Ryder knew there was nothing more to be gained hanging around any longer. “We’re done here,” he said, looking with sorrow at the group of quietly sobbing men and women. “Greg, hand him your pistol. We can only give him a few minutes.” He and Grace then walked a discreet distance away and waited.
Grace buried her head in Ryder’s shoulder and he comforted her. She did not want to watch. Several short ‘phuts’ from the suppressed pistol told them it was over. The Korean killed his six companions in quick succession and then turned the gun on himself.
Bom retrieved the pistol from the forest floor.
“Let’s bury them and those bastards,” Ryder said, nodding towards the dead soldiers. “We don’t want them to be found in a hurry.” Fortunately, the ground was soft and the two men quickly dug shallow graves amongst the trees and scattered leaves and branches over the freshly dug soil. They then led the mules and cart into the denser part of the wood, unharnessed the animals and shooed them away.

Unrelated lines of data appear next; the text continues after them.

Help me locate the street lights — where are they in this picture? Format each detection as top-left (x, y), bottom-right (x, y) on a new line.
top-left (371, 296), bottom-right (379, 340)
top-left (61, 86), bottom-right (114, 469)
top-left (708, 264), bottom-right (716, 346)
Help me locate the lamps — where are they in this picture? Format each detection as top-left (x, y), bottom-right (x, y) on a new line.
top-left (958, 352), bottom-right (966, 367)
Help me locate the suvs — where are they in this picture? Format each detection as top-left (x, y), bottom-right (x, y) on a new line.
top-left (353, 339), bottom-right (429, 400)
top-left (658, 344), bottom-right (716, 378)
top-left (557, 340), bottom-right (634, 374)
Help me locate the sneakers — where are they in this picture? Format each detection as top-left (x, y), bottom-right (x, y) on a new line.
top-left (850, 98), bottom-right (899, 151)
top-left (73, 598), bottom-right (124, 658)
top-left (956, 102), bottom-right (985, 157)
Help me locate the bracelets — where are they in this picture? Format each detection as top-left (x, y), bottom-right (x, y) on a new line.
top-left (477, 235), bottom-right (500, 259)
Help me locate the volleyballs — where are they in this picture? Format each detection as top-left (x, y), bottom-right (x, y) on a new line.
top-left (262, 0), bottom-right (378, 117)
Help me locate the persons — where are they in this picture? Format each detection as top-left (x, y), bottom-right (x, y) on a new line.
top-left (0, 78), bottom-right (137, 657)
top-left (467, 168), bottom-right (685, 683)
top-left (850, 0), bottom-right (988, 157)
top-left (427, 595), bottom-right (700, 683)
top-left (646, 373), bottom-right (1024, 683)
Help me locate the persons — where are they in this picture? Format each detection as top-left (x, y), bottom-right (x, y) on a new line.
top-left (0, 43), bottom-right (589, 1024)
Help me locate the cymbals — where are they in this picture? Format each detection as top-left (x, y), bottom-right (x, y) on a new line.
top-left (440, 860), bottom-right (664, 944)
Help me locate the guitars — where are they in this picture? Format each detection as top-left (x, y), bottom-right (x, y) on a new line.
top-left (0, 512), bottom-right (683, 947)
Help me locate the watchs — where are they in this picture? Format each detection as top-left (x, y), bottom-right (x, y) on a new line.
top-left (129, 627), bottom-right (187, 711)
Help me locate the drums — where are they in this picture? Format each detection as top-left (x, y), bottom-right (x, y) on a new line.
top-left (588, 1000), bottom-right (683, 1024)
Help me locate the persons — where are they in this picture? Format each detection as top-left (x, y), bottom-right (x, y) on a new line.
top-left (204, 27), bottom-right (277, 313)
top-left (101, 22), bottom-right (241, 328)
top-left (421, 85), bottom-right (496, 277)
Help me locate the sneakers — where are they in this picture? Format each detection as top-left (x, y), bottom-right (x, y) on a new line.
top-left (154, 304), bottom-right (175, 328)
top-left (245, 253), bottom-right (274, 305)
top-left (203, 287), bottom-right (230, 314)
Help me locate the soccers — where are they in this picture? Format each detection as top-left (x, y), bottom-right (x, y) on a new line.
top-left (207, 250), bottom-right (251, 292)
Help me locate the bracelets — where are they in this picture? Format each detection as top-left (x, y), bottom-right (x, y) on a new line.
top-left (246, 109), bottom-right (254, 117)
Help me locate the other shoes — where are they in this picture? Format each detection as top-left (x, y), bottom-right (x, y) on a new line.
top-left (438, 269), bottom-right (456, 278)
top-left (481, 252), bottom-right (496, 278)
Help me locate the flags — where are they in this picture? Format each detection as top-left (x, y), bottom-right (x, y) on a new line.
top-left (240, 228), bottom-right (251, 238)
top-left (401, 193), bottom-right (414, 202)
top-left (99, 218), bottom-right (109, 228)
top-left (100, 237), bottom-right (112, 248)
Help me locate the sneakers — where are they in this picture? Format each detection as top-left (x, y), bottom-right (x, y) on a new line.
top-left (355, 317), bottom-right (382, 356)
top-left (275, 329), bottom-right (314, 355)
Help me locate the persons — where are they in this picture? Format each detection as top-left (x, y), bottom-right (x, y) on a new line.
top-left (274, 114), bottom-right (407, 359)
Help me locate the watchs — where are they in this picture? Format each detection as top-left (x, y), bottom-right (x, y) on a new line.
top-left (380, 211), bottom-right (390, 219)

When they were satisfied the area showed little sign of what had happened, Ryder, Grace and Bom hurried away from the clearing and headed towards the next rendezvous point with the others. Shaken by the whole episode, they hoped maybe they were finally on the brink of discovering the bio-lab they had come all this way to find.
20
Hugging the rugged south Chilean coastline in the shoals, 150 nautical miles and fifteen hours later, K449 cautiously approached the narrow stretch of water between Penin and Brecknock Islands at the western end of the sixty-mile long, gently curving, doglegged Cockburn Channel. It was deemed necessary from here on in to make way at periscope depth to see where they were going and to lessen the use of active sonar to detect underwater objects in their path. Since his encounter with the American submarine, Captain Kamani worried that even in these back channels and waterways, enemy submarines could be lurking. He worried too that American military satellite coverage may even exist in these more remote regions to detect the wake of the periscope as it sliced through the cold, grey waters. However, the likelihood of submarines outweighed the presence of satellites.